Positioned and hedge to take a down market or up.

So does the MM's know when a stock split is coming up- most times NO, they
just make a market being fully hedge and the price of the options depends on
supply and demand. Orders come in from all over the world and the way I see
it if we and others want an opt from the warehouse of  the MM then
volatility goes up and with that price.

So 'guaranteed to double your money on a stock split' buy a 1/16 option days
before split and then after the split you have 2 because the PCX can't go
below 1/16. ?? Of course finding a buyer later might be a problem!

Which comes first the stock price or options price. It depends, for example
because the MM's are hedge, the day of expiration the MM might have to buy
more stock or options to get neutral in their overall position, thus if you
see options activity around the strike price you know the stock will end up
closing pretty close to the strike prices.

Well those are my thoughts from the PCX tour.

Again thank you Michael Williams of MarketCompass.

Jerry Gress
Stockton, Calif. USA
trader@xxxxxxxxxxxxx


PS. Michael's email on Pinning!

It is called Pinning (like pin something to something else)
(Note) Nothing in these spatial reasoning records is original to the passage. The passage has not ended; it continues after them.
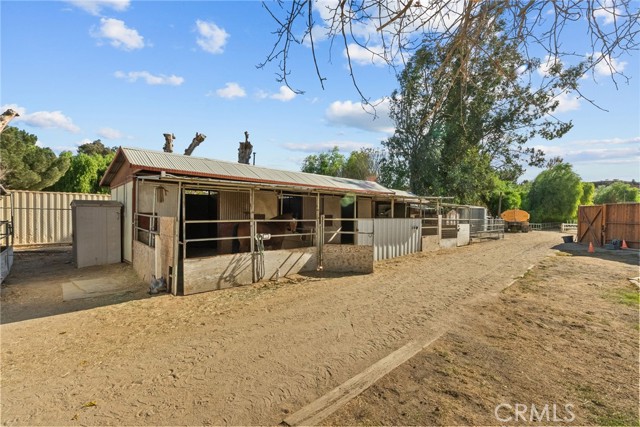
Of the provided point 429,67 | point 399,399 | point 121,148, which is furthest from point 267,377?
point 121,148

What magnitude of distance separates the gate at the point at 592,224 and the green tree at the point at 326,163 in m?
25.8

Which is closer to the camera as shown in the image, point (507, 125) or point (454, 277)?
point (454, 277)

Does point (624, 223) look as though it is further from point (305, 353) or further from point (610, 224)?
point (305, 353)

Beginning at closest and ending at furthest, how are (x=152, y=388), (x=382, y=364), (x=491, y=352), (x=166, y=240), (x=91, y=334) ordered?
(x=152, y=388), (x=382, y=364), (x=491, y=352), (x=91, y=334), (x=166, y=240)

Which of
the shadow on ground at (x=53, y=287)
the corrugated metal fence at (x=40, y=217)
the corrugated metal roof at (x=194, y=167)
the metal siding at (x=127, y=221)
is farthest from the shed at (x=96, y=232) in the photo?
the corrugated metal fence at (x=40, y=217)

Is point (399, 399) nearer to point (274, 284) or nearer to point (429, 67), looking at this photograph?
point (429, 67)

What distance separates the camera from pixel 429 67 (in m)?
2.80

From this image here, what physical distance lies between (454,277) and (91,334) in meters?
8.40

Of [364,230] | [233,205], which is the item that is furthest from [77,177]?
[364,230]

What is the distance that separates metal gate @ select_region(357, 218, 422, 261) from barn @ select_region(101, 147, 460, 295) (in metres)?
0.04

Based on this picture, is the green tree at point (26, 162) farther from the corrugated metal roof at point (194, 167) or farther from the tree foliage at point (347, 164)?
the tree foliage at point (347, 164)

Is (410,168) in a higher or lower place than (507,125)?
lower

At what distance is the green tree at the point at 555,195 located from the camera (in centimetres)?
3694

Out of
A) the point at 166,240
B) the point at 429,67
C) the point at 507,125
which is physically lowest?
the point at 166,240
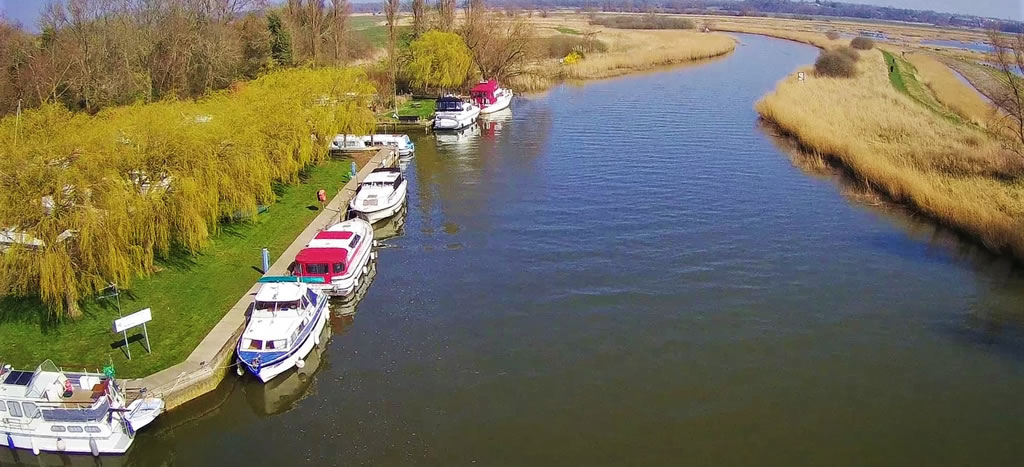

The stock price comes first since options are a derivative product. An
options trade can move the stock. When a market maker (MM) trades an option
he hedges that option - most of the time with stock. A hedge is an opposite
bet to neutralize risk. Example if a market maker buys a call (which is a
long position - like being long the stock) the hedge would be to sell stock
against it. The MM has now neutralized that long call with short stock.
On expiration Friday all options will have intrinsic value (ITM
In-The-Money) or are worthless (OTM Out-of-The-Money). The ITM options are
hedged by buying or selling stock.
If the stock price is close to an option strike price and that option has a
lot of open interest there is a good chance that the stock will close at
that strike price, this is called pinning.
If the stock moves above the strike price the options have intrinsic value
and the MM needs to sell stock to hedge the long ITM call. If the stock
drops down below the strike price he has to by back the short stock hedge as
the option becomes worthless. If there is a lot of open interest in the
strike price this could force the stock to pin to the strike price. Because
of all the MMs hedging their position.
I hope that this has helped clear the matter of pinning.